Falcone SEC Settlement Said Rejected by White as Too WeakJoshua Gallu, Zachary Tracer and Katherine Burton
The future of billionaire hedge-fund manager Philip Falcone was up in the air after a proposed $18 million settlement with the U.S. Securities and Exchange Commission was rejected by Chairman Mary Jo White as too lenient, according to two people with knowledge of the matter.
White, a former Wall Street defense lawyer, and Democrats Luis A. Aguilar and Elisse B. Walter, in a 3-to-1 vote, were concerned that Falcone wasn’t barred from serving as officer or director of a public company, said the people, asking not to be named because the deliberations aren’t public. The SEC informed Falcone’s Harbinger Capital Partners LLC of the decision yesterday, according to a filing from Harbinger Group Inc.
Under the agreement, Falcone would have been barred for two years from investing client money to settle claims that he improperly borrowed money from his fund to pay personal taxes. It would have allowed Falcone to remain chief executive officer of Harbinger Group, a company he modeled on Warren Buffett’s Berkshire Hathaway Inc. Harbinger disclosed the terms of the agreement on May 9, before the commission had voted on it and about one month after White was sworn in as SEC chairman, pledging to run a “bold and unrelenting” enforcement program.
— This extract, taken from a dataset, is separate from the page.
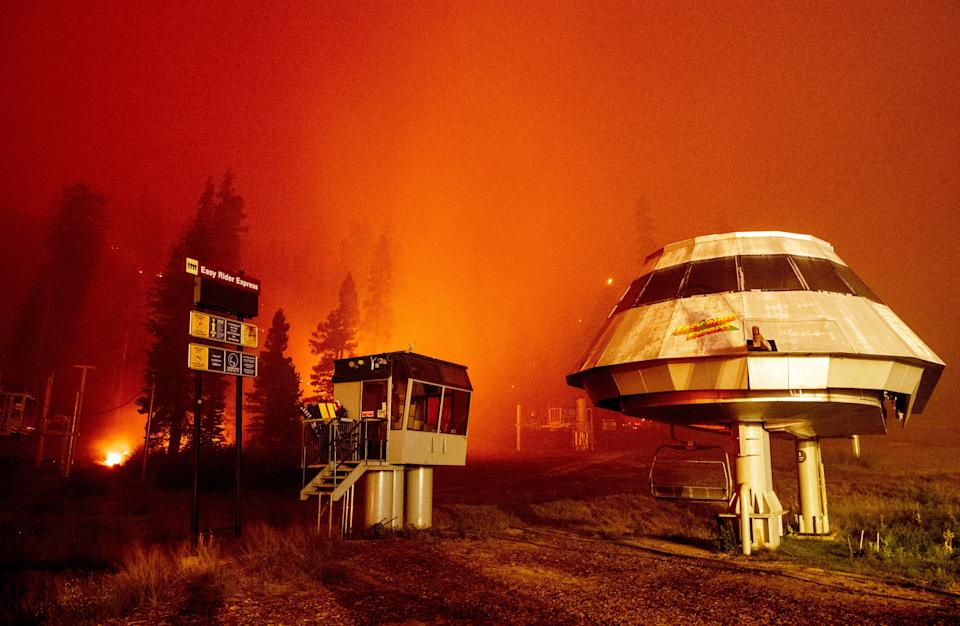 Flames surround a chair lift at Sierra-at-Tahoe Resort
“It is very unusual for the commission to reject the staff’s recommendation to settle a matter,” said Bradley Bondi, a former counsel to two SEC commissioners who is now a partner at law firm Cadwalader, Wickersham & Taft LLP. “The aggressive move may signal that the commission thinks more of its chances than the staff actually does, or that the proposed settlement is somehow insufficient to the commission, or some combination of both.”
White also questioned why the proposed settlement lacked an injunction, or an order not to violate securities laws, which is characteristic of most SEC settlements and can be used as a basis for future sanctions should the person not comply with the agreement, one of the people said.
SEC spokesman Kevin Callahan declined to comment.
Falcone’s Harbinger Capital hedge fund would have paid about $18 million in disgorgement, interest and penalties to resolve the SEC claims. The agreement wouldn’t have required Falcone to admit or deny the SEC’s allegations, according to the May filing.
The settlement would have ended, at least temporarily, a 12-year career as hedge-fund manager for Falcone, who made billions for investors and himself by betting against subprime mortgages in 2006, only to tie up much of clients’ money in a wireless phone company, LightSquared Inc., that last year filed for bankruptcy.
The SEC attorneys and Falcone can still reach an alternative agreement addressing the commissioners’ concerns. Any settlement agreed to by the commission would still need to be approved by the court.
“The SEC is showing more backbone than its staff, and that is a welcome reversal,” said Erik Gordon, a business and law professor at the University of Michigan in Ann Arbor. “If not for Falcone, at least for his investors, and all investors.”
Falcone, 51, said previously that he planned to move away from hedge-fund investing, where clients can pull out their money at regular intervals, and instead use Harbinger Group to finance long-term investments.
Falcone didn’t immediately return an e-mail and phone call seeking a comment.
None of the SEC’s actions were brought against Harbinger Group or its subsidiaries, according to the filing.